【病院救急救命士ってなに??】救急救命士法改正で大注目!元消防士があの最先端をいく職業を徹底解説!!

皆さんは病院内に救急救命士が働いていることをご存じですか?

救急救命士は消防で働くもの。長い間それが常識とされてきました。

ところが近年、救命センターなどには多くの救急救命士が勤務しています。

そして、令和3年10月に救急救命士法が改正され、正式に職域が「救急外来」すなわち病院内まで拡大されるんです。

今回の記事では病院救急救命士にスポットを当て彼らがどんな仕事をしているのかご紹介します。

この記事を読んでわかること

病院救急救命士ってなんなの?

病院救急救命士ってどんな仕事をしているの?

病院救急救命士の生の声が聞いてみたい。

KID
KID

こんにちは。民間救急救命士歴15年、元消防士のKIDです

病院救急救命士は救命士界のニューウェーブ。

30年ぶりの法改正で救急救命士の新しい働き方になること間違いなし。

今、最もホットな話題を提供してくれるのが病院救急救命士です。

「救急救命士の新しい形を一人でも多くの方に知ってもらいたい!」

この記事が皆さんに病院救急救命士を知っていただくきっかけになってくれたら幸いです。

病院救急救命士とはなにか

病院救急救命士とは医療機関に勤務する救急救命士のことを言います。

救急救命士資格は元々、救急隊員に医療行為が許されておらずそれが社会問題化したことによって生まれました。

資格誕生の背景から急病や怪我人が発生した現場から医療機関に運ぶまでの救急医療の専門家としての位置づけです。

【救急救命士ってなに??】病院前救急医療の専門家!元消防士が法改正で今話題の資格を徹底解説!!

それではなぜ医療機関に所属する救急救命士が誕生したのか、今回は救命医療の最前線である救命センターで働く病院救急救命士を例に挙げて解説していきます。

きずな
きずな

病院にも救命士さんがいるんだね。知らなかったよ。

病院の中でどんなお仕事をしているのか想像がつかないな。

KID
KID

病院救急救命士は長い間、日陰の存在として病院内で勤務してきたんだ。

でも令和3年に救急救命士法が改正されて正式に病院で働けるようになるんだよ。

今回は最新の動きも含めてわかりやすく解説していくからね!!

病院救急救命士の誕生背景

救急救命士の資格を取得するには2つのパターンがあります。

救急救命士になる方法

消防の救急隊員として経験を積み救急救命士養成所で専門知識を学び国家試験を受ける方法

救急救命士学科のある大学や専門学校に通い、国家試験を受ける方法

1番目の方法で救急救命士になった場合は全員が消防機関の所属となります。

一方、2番目の方法で救急救命士資格を取得しても全員が消防に就職できるとは限りません。

- 課題の指示
A) 病院救急救命士の記事から、「救急救命士資格は元々、救急隊」から「例に挙げて解説していきます。」までの部分をそのまま書き写すこと。
B) 病院救急救命士の記事をもとに、次の問いに答えよ。
(i) 令和3年10月の救急救命士法改正で、救急救命士の職域は正式にどこまで拡大されるか。
(ii) KIDの民間救急救命士歴は何年か。
(iii) 救急救命士の資格を取得する方法は、いくつのパターンがあるとされているか。
C) 病院救急救命士の記事を、最後の文に続けて書き進めること。

- 抽出情報
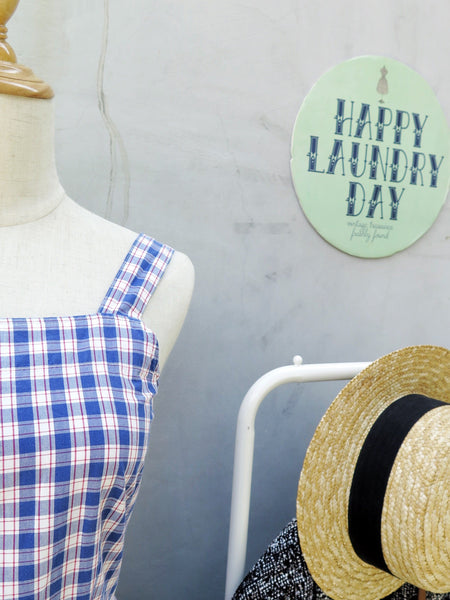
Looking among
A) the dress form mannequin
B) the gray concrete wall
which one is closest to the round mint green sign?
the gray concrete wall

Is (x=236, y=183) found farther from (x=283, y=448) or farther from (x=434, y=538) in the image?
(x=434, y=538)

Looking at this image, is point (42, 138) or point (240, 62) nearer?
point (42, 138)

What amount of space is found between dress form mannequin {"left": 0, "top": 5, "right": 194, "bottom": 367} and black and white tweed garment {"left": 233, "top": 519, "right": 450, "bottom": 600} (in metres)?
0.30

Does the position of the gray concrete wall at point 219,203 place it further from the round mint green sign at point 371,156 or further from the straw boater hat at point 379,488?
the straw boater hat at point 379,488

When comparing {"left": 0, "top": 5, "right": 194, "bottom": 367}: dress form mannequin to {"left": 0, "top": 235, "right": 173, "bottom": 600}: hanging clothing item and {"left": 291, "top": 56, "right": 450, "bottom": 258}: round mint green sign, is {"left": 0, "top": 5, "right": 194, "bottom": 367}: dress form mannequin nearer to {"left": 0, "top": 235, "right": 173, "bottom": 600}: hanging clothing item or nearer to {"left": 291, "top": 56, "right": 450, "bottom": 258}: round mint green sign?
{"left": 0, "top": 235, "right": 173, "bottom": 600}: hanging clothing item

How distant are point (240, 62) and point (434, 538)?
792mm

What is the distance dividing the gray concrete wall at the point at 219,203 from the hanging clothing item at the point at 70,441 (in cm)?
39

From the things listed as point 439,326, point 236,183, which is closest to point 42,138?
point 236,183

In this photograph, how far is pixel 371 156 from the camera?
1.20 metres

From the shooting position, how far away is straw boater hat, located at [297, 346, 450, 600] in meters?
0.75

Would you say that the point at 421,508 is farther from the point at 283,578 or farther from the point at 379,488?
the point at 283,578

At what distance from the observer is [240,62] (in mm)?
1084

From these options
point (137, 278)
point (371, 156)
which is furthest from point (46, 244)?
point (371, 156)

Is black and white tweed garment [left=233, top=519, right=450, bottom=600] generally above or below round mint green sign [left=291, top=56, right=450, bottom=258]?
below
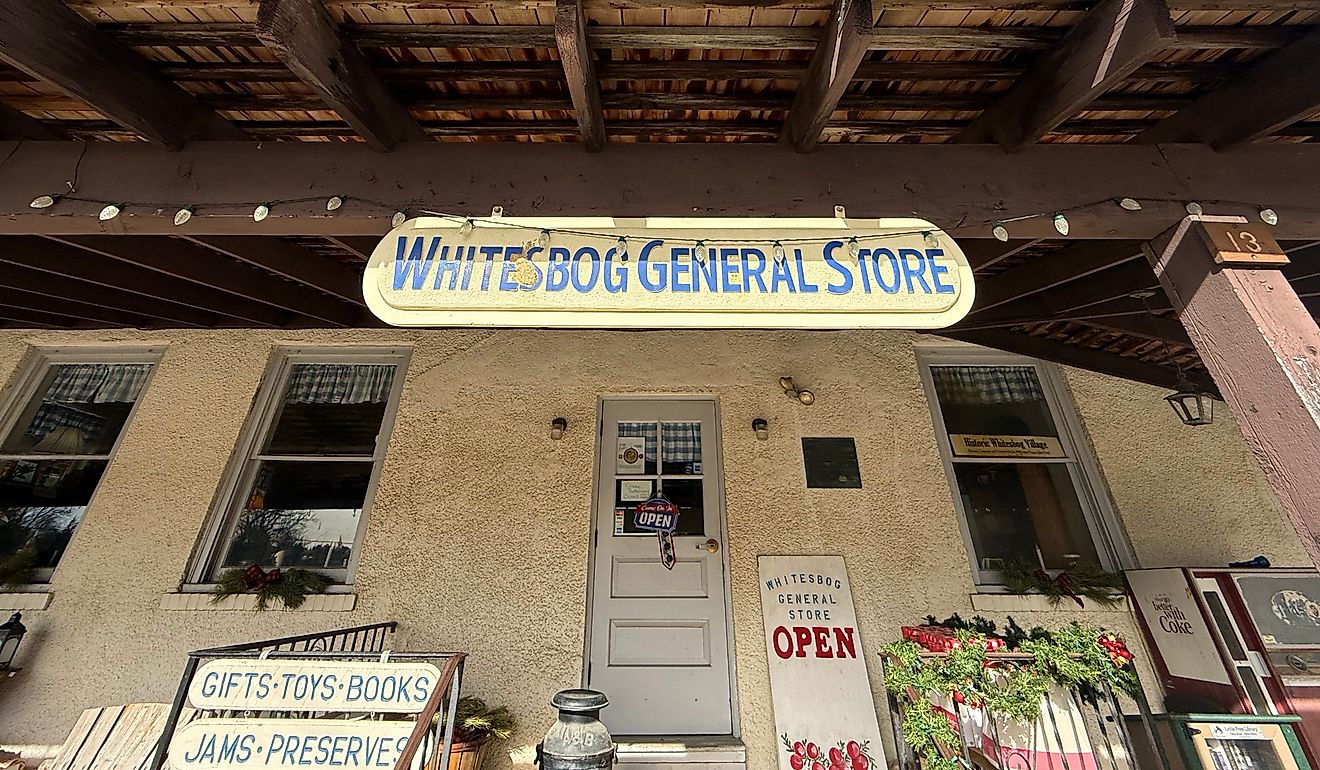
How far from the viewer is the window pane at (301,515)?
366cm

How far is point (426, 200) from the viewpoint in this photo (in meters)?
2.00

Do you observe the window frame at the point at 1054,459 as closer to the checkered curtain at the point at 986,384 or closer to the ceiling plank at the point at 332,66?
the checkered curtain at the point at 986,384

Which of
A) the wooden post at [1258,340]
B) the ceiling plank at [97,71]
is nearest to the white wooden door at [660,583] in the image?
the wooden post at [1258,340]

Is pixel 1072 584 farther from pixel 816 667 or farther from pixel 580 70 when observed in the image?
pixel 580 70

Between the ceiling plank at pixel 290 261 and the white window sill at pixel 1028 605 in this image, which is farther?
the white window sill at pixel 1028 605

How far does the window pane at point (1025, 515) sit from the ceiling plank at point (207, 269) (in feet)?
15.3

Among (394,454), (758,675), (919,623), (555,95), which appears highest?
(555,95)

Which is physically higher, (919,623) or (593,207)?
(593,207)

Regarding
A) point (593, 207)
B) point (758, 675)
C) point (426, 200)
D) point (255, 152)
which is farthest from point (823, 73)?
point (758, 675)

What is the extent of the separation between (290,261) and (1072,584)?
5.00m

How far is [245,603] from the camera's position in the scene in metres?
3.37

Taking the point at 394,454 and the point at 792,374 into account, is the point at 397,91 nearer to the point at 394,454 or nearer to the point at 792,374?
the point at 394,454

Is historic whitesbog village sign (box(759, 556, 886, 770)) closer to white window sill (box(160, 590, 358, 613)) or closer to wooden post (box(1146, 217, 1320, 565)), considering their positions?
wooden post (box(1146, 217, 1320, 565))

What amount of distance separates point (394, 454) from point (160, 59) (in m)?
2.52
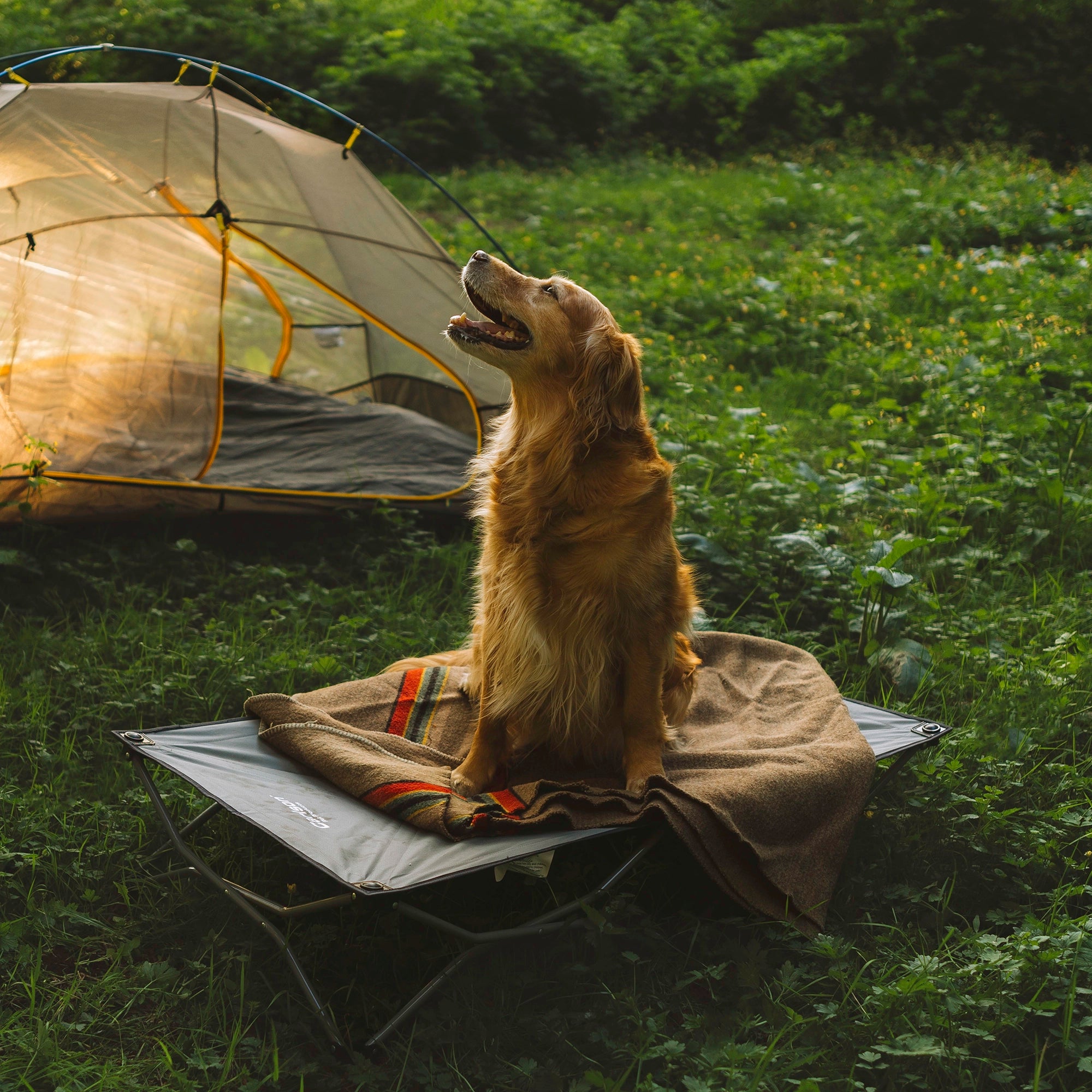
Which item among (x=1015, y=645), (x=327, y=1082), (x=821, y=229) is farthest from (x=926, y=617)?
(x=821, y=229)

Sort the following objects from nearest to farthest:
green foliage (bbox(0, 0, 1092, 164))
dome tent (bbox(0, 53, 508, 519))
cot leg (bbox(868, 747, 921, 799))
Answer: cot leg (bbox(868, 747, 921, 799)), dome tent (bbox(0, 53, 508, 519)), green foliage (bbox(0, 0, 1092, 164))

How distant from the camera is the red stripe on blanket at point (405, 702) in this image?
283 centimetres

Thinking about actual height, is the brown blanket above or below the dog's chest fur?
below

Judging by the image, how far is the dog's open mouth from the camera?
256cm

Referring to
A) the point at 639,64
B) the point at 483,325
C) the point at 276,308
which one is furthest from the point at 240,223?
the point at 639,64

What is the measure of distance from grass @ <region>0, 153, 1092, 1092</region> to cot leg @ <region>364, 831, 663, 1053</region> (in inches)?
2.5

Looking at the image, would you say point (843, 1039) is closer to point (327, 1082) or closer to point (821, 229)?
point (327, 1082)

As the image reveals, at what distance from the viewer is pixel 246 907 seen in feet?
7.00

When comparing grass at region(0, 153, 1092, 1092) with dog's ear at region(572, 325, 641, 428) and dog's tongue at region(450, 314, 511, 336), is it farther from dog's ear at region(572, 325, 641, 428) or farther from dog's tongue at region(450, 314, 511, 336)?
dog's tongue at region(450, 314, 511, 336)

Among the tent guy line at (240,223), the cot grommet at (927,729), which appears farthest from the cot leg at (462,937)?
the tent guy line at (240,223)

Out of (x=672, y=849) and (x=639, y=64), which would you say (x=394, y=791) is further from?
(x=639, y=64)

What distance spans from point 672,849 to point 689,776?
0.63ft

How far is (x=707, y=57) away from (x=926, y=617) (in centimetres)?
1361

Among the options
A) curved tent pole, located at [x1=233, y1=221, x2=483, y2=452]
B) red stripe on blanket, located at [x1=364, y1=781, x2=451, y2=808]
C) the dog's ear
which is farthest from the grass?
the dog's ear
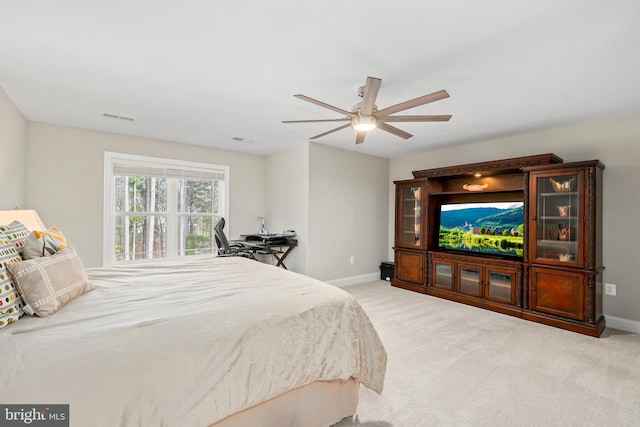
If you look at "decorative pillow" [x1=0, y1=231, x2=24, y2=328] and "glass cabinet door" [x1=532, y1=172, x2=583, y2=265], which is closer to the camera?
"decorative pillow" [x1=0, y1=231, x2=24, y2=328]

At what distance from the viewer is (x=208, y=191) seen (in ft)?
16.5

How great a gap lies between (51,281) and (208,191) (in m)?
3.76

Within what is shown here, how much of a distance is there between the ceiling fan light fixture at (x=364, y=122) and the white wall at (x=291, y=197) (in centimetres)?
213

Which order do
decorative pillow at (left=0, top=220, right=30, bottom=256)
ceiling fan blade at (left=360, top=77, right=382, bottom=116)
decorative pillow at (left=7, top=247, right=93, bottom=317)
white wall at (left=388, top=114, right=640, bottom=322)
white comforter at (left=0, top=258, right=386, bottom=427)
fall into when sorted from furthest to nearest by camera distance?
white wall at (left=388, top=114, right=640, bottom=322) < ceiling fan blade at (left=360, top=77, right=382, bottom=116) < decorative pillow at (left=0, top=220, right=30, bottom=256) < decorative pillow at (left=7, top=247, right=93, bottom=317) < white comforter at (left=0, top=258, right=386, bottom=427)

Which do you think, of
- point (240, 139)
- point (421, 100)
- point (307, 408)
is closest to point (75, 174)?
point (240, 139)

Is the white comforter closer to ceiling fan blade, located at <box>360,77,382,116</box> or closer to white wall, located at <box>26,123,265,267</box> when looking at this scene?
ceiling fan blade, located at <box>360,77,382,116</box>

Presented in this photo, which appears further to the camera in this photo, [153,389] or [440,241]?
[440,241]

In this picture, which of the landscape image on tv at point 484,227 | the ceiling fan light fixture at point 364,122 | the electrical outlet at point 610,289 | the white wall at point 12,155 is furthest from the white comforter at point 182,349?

- 記述回答
A)
救急救命士資格は元々、救急隊員に医療行為が許されておらずそれが社会問題化したことによって生まれました。

資格誕生の背景から急病や怪我人が発生した現場から医療機関に運ぶまでの救急医療の専門家としての位置づけです。

【救急救命士ってなに??】病院前救急医療の専門家!元消防士が法改正で今話題の資格を徹底解説!!

それではなぜ医療機関に所属する救急救命士が誕生したのか、今回は救命医療の最前線である救命センターで働く病院救急救命士を例に挙げて解説していきます。

B)
(i) 「救急外来」すなわち病院内まで
(ii) 15年
(iii) 2つ

C)
私が資格を取得した平成14年当時でも女性を中心に消防に就職しない、できない方が何人もいました。

医療系国家資格を持ちながら消防救急救命士として働けない彼ら彼女らには病院という受け皿が必要でした。

病院救急救命士の歴史

病院救急救命士は当初、消防に就職できない救急救命士の受け皿として誕生しました。

しかし、救急救命士はあくまで病院前の専門家。法律上、現場と緊急用自動車内に該当しない病院内では救急救命処置を実施することはできません。

そのため資格を活かすことなく、看護助手として医療行為を含まない補助業務を行う存在に甘んじてきたのです。

看護助手業務内容

・病院内の備品・器具チェック

・ベッドシーツの交換・清掃

・介助業務(食事・排泄・オムツ交換・検査立会い)

・手術器具の清掃(消毒・管理)

ところが近年、救急救命士法を遵守しながら病院内で資格を活かして活躍する病院救急救命士達が現れたのです。

病院救急救命士の新しい形

現在、首都圏の救命センターを中心に救急救命士資格を病院内でありながら、病院前の専門家として活用する取り組みが行われています。

これまでは医師や看護師の助手として限られた範囲の補助業務を行ってきた病院救急救命士達。

救急救命士法44条2項の救急救命処置を実施する場所の制限により院内では心肺蘇生法やバイタル測定のような基本的な救急救命処置さえも禁じられてきたのです。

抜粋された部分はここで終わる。